To solve this problem, note that we can always represent a piecewise linear function as a sum of shifted and scaled ReLU functions. The ReLU function (REctified Linear Unit) is defined as
$$\operatorname{ReLU}(x) = \begin{cases}x & \text{if } x \ge 0 \\ 0 & \text{if } x \le 0\end{cases} = \max(x, 0).$$We can visualize this as follows.
function ReLU(x::Float64)
return max(x, 0);
end
us = collect(-1.0:0.01:1.0);
plot(us, ReLU.(us); linewidth=3, label="", title="ReLU Function")
# to illustrate, here's a sum of some randomly shifted and scaled relus
us = collect(-1.0:0.01:1.0);
plot(us, sum(rand([-1.0,1.0]) * ReLU.(randn() * us .+ randn()) for i = 1:5); linewidth=3, label="", title="Sum of Random ReLUs")
We can try to parameterize our model as the sum of ReLU functions as follows.
$$h_{a,b,w}(x) = w_1 \cdot \operatorname{ReLU}(a_1 \cdot x + b_1) + w_2 \cdot \operatorname{ReLU}(a_2 \cdot x + b_2) + \cdots = \sum_{i=1}^d w_i \cdot \operatorname{ReLU}(a_i \cdot x + b_i).$$This is guaranteed to be continuous in the parameters $a, b, w \in \mathbb{R}^d$. (Why?)
We can train this using SGD. To compute the gradient with respect to a loss function, observe that
$$\frac{\partial}{\partial w_i} \frac{1}{2} \left( h_{a,b,w}(x) - y \right)^2 = \left( h_{a,b,w}(x) - y \right) \cdot \operatorname{ReLU}(a_i \cdot x + b_i)$$$$\frac{\partial}{\partial a_i} \frac{1}{2} \left( h_{a,b,w}(x) - y \right)^2 = \left( h_{a,b,w}(x) - y \right) \cdot w_i \cdot \operatorname{ReLU}'(a_i \cdot x + b_i) \cdot x$$$$\frac{\partial}{\partial b_i} \frac{1}{2} \left( h_{a,b,w}(x) - y \right)^2 = \left( h_{a,b,w}(x) - y \right) \cdot w_i \cdot \operatorname{ReLU}'(a_i \cdot x + b_i)$$function dReLU(x::Float64)
return (x > 0.0) ? 1.0 : 0.0;
end
function heval(x::Float64, a::Array{Float64,1}, b::Array{Float64,1}, w::Array{Float64,1})
d = length(a);
@assert(length(b) == d);
@assert(length(w) == d);
return sum(w .* ReLU.(a .* x .+ b));
end
function grad(x::Float64, y::Float64, a::Array{Float64,1}, b::Array{Float64,1}, w::Array{Float64,1})
d = length(a);
@assert(length(b) == d);
@assert(length(w) == d);
axb = a .* x .+ b;
dh = sum(w .* ReLU.(axb)) - y;
dw = dh .* ReLU.(axb);
da = dh .* w .* dReLU.(axb) .* x;
db = dh .* w .* dReLU.(axb);
return [da,db,dw];
end
d = 1024;
a = rand([1.0,-1.0],d);
b = 2 * rand(d) .- 1;
w = randn(d);
alpha = 0.0001;
# what does the model look like when we initialize?
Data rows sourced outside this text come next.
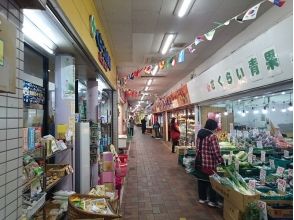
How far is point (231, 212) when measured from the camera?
451 centimetres

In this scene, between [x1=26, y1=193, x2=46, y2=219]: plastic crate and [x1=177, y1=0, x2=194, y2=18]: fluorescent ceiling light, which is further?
[x1=177, y1=0, x2=194, y2=18]: fluorescent ceiling light

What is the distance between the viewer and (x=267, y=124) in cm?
642

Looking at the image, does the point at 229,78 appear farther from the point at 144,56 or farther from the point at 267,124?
the point at 144,56

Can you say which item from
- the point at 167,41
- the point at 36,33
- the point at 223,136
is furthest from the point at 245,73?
the point at 36,33

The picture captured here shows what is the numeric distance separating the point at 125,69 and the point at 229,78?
243 inches

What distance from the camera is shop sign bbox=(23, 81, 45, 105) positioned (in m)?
3.85

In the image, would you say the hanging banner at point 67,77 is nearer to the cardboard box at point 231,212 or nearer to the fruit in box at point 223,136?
the cardboard box at point 231,212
us = collect(0.0:0.001:1.0);
scatter(xs, ys; label="training data", title="Piecewise Linear Model");
plot!(us, [heval(u,a,b,w) for u in us]; label="piecewise linear")
# let's train this with SGD
for k = 1:10000
i = rand(1:n)
(a, b, w) = (a, b, w) .- alpha .* grad(xs[i], ys[i], a, b, w);
end
err = mean((heval(xs[i],a,b,w)-ys[i])^2 for i = 1:n);
test_err = mean((heval(xs_test[i],a,b,w)-ys_test[i])^2 for i = 1:n);
us = collect(0.0:0.001:1.0);
scatter(xs, ys; label="training data", title="Piecewise Linear Model (err=$(round(err;digits=4)), test=$(round(test_err;digits=4)))");
plot!(us, [heval(u,a,b,w) for u in us]; label="piecewise linear")
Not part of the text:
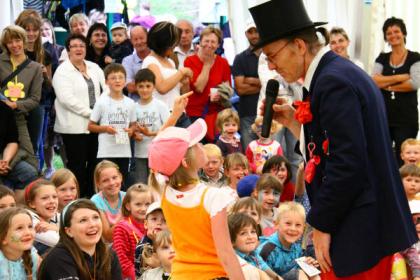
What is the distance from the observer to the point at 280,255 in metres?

# train for many more iterations
for k = 1:100000
i = rand(1:n)
(a, b, w) = (a, b, w) .- alpha .* grad(xs[i], ys[i], a, b, w);
end
err = mean((heval(xs[i],a,b,w)-ys[i])^2 for i = 1:n);
test_err = mean((heval(xs_test[i],a,b,w)-ys_test[i])^2 for i = 1:n);
us = collect(0.0:0.001:1.0);
scatter(xs, ys; label="training data", title="Piecewise Linear Model (err=$(round(err;digits=4)), test=$(round(test_err;digits=4)))");
plot!(us, [heval(u,a,b,w) for u in us]; label="piecewise linear")
Okay but hold on...what does this have to do with deep neural networks? Well, it turns out the model we just trained is a deep neural network! It's a particular type of DNN that uses "ReLU activations."
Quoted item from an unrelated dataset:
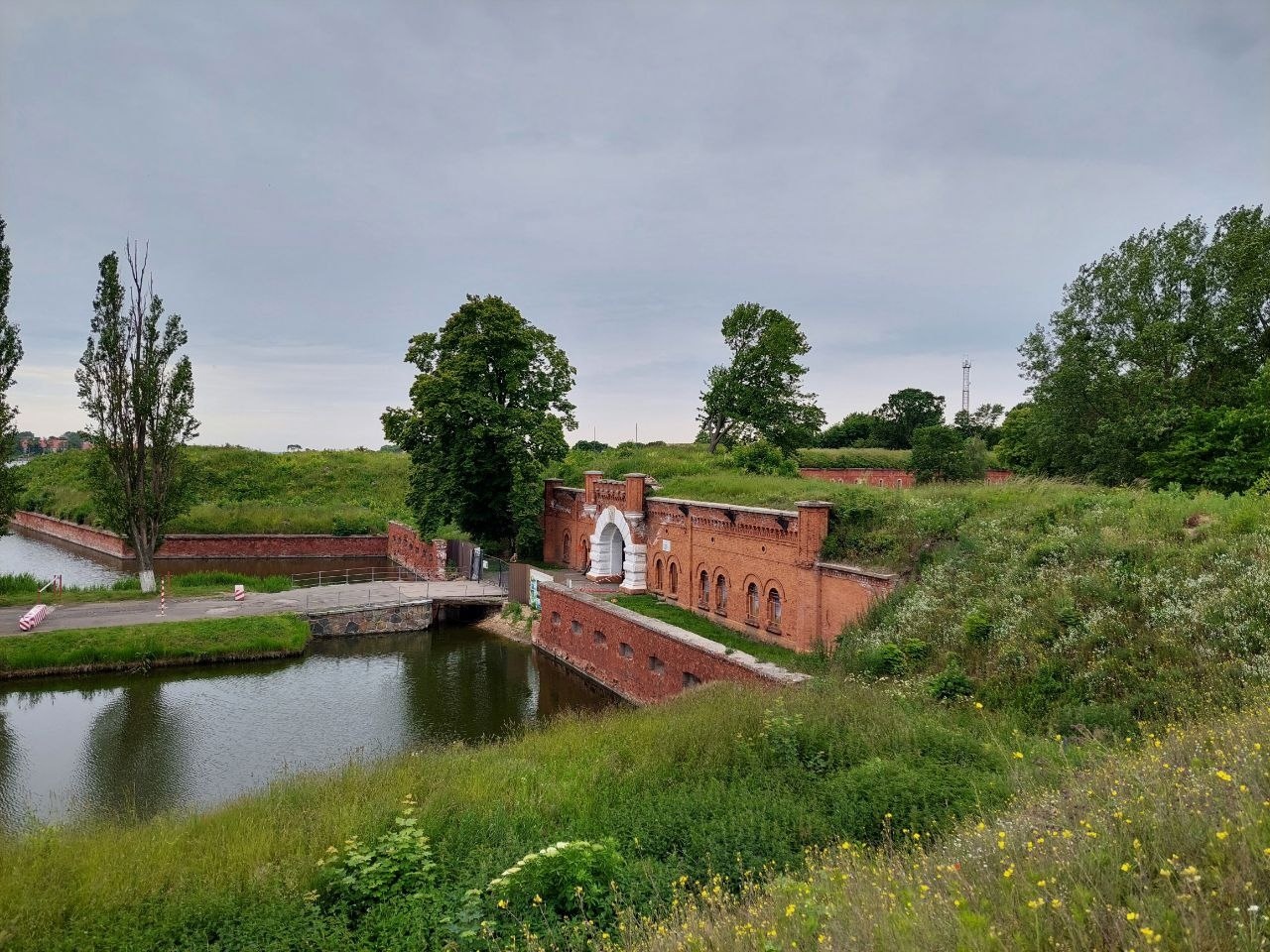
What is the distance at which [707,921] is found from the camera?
167 inches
In machine learning we usually want to make predictions not just from a single-dimensional input but from high-dimensional input feature vectors.
How can we represent a piecewise linear function from a vector space to a vector space?
ReLUs let us do this easily. For example, the function
$$f(x) = W \cdot \operatorname{ReLU}(Ax + b)$$where the ReLU function is now taken elementwise on the vector $Ax + b$, is piecewise linear.